ADmit Therapeutics' technology is based on an algorithm capable of stratifying patients with mild cognitive impairment (MCI) according to their likelihood of progression to Alzheimer's disease (AD) through epigenetic analysis of mitochondrial DNA in a patient's blood sample. There is a clear need for individualized prognosis of progression from MCI to AD dementia. The use of this technology by pharmaceutical companies to optimize patient selection has the potential to reduce the time and costs associated with clinical trials, increasing the possibility of identifying new effective therapies for AD. We talked about it with Marta Barrachina, co-founder and CEO of ADmit Therapeutics.
The first challenge that a neurologist faces is to obtain a diagnosis of probable AD, given that the definitive diagnosis is not obtained until a neuropathological study of the patient's brain is performed once the patient has died. The clinical diagnosis is obtained after performing a series of neurological and neuropsychological tests, an analysis of the brain using radioimaging techniques, and in most cases, a lumbar puncture where a series of protein biomarkers are quantified, including ß-amyloid. , a protein that accumulates in the brain of these patients.
Once the diagnosis of probable AD is established, the treatments offered to date are symptomatic, that is, they improve the symptoms of the disease, but do not stop its progress. A window of hope has recently opened with the first drug approved by the FDA in the United States that has been shown to slow cognitive decline in these patients by reducing levels of brain ß-amyloid. However, its approval in Europe has not yet been obtained and the next step is to be able to establish how its administration will be managed, since it is an intravenous medication and requires recurrent clinical monitoring through brain radioimaging analysis.
An early diagnosis for this neurodegenerative disease is an unmet medical need, and as already mentioned, an accurate diagnosis is the key to the success of clinical trials and for future preventive treatments. Currently, a diagnostic test has been launched on the market that allows quantification of ß-amyloid levels in the blood with a precision very similar to the levels obtained in the brain using PET radioimaging.

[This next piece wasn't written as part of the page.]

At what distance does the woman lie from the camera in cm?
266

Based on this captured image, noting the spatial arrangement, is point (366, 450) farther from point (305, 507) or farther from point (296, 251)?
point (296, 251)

However, there is no technology that allows us to offer a probability of progression to AD dementia as ours does in patients with MCI. These patients are the ones who present the first memory complaints and make their first visit to the neurologist. Additionally, our blood test is highly scalable because we use next-generation sequencing techniques, whose equipment is widely deployed in clinical diagnostic laboratories.
Good science and good equipment. The first dates back to 2011, when the project began in my research group at the Bellvitge Biomedical Research Institute (IDIBELL). I became interested in studying mitochondrial DNA methylation, when I realized that there had been no scientific publication for 30 years since it had been characterized in mouse and hamster cells. Our study was intentionally focused in a very specific way, we were looking for needles in a haystack, unlike the traditional approach to DNA methylation research, which uses commercial platforms that only offer information on specific regions of the DNA of our chromosomes without obtain information from mitochondrial DNA.
Based on the results obtained in postmortem brains of patients with AD and with different degrees of involvement, we patented the results and published them in an international scientific journal. So we started the clinical study on blood samples from MCI patients and the company was founded. The second basis of our work and the most important is, without a doubt, our team. We are a multidisciplinary team made up of molecular biologists, mathematicians, engineers, computer scientists and neurologists.
We are all very aware that we are developing a technology that does not yet exist on the market, that is, a prediction platform based on novel biomarkers in the field of AD and obtained with machine learning techniques. This is a challenge for the team, and is a great intellectual motivation due to the health and economic impact it can represent worldwide.
We have just closed a capital increase of €5.4 million led by Clave Capital, a Spanish venture capital fund and with the participation of the European Innovation Council fund (EIC Fund), the Alzheimer's Drug Discovery Foundation (ADDF) Diagnostic Accelerator ( DxA) in New York, and other investors such as Lavanda Ventures, Ship2B and WA4Steam. This investment allows us to complete the clinical validation of our medical product and consolidate the regulatory map in Europe and the United States, that is, obtain approval from regulatory agencies to begin marketing.